_WHAT IS NEEDED_.
Reproduce exactly the stretch of lines running from the line with "class: Mammalia" to the end of the entries below.
[Opening EXERCISE DATA section]
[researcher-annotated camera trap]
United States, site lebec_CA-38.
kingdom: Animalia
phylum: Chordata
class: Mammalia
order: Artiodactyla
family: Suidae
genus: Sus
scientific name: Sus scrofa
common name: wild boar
[Closing EXERCISE DATA section]
_RESULT OF THE TASK_.
class: Mammalia
order: Artiodactyla
family: Suidae
genus: Sus
scientific name: Sus scrofa
common name: wild boar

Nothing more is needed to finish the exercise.